I also spotted several with a disease known as white syndrome, which has been recently reported from throughout the Indo-Pacific including Australia, Palau, the Philippines and several remote U.S. Pacific insular areas. It turns out this condition was extremely common among deeper water (10-22 m depth) table acroporids at this reef. I observed over 25 colonies with recent tissue loss in an area several hundred meters wide.
The disease exhibits a very characteristic pattern of tissue loss that spreads across the colony like a forest fire, starting at one point and progressively radiating outward. Areas first affected are colonized by algae, and over time colonies exhibit a characteristic progression.
A table Acropora with white syndrome.
Closest to the living tissue is a band of white, recently denuded skeleton. This grades into a greenish colored band (filamentous algae and diatoms) with clearly visible coral skeletal elements, and eventually brownish or reddish as crustose coralline algae and other alage and invertebrates colonize the skeleton.
Its easy to mistake a disease for other natural stressors, such as predation by the crown of thorns sea star, Acanthaster (COTS), which can remove tissue in a similar manner.
Also these starfish usually feed at night, and retreat to the base of the coral, or a crevice in the reef during the day, to avoid being eaten themselves. I carefully searched around each colony and the adjacent areas, but found none.
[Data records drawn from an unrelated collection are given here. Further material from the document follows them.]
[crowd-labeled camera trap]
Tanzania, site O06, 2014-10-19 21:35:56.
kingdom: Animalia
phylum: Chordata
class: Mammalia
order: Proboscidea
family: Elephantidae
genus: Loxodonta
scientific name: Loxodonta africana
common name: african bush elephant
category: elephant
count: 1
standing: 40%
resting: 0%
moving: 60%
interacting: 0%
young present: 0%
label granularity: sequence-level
A colony of Acropora austera eaten by Acanthaster, and a second colony partially eaten. The COTS is on the right side.
A slowly spreading disease (white syndrome) on a star coral (Diploastrea).
The crown of thorns starfish was present on this reef, though, in very low numbers. In the shallows, there were also a number of dead colonies and some with recent tissue loss. At the base of one of these corals, I found the culprit, a small starfish tucked in a hole, out of site to predators. I also found one on the windward side, again in the reef flat, and once again, there were several corals that the starfish had eaten very recently.
While the white syndrome seemed fairly common on this reef, and it affected a few other corals such as a large massive colony of a type of star coral (Diploastrea), there were hundreds of juvenile corals (10-20 cm) in perfect health, and lots and lots of newly settled corals at all depths, suggesting that those larger, old colonies that were killed by white syndrome were being replaced by many new colonies.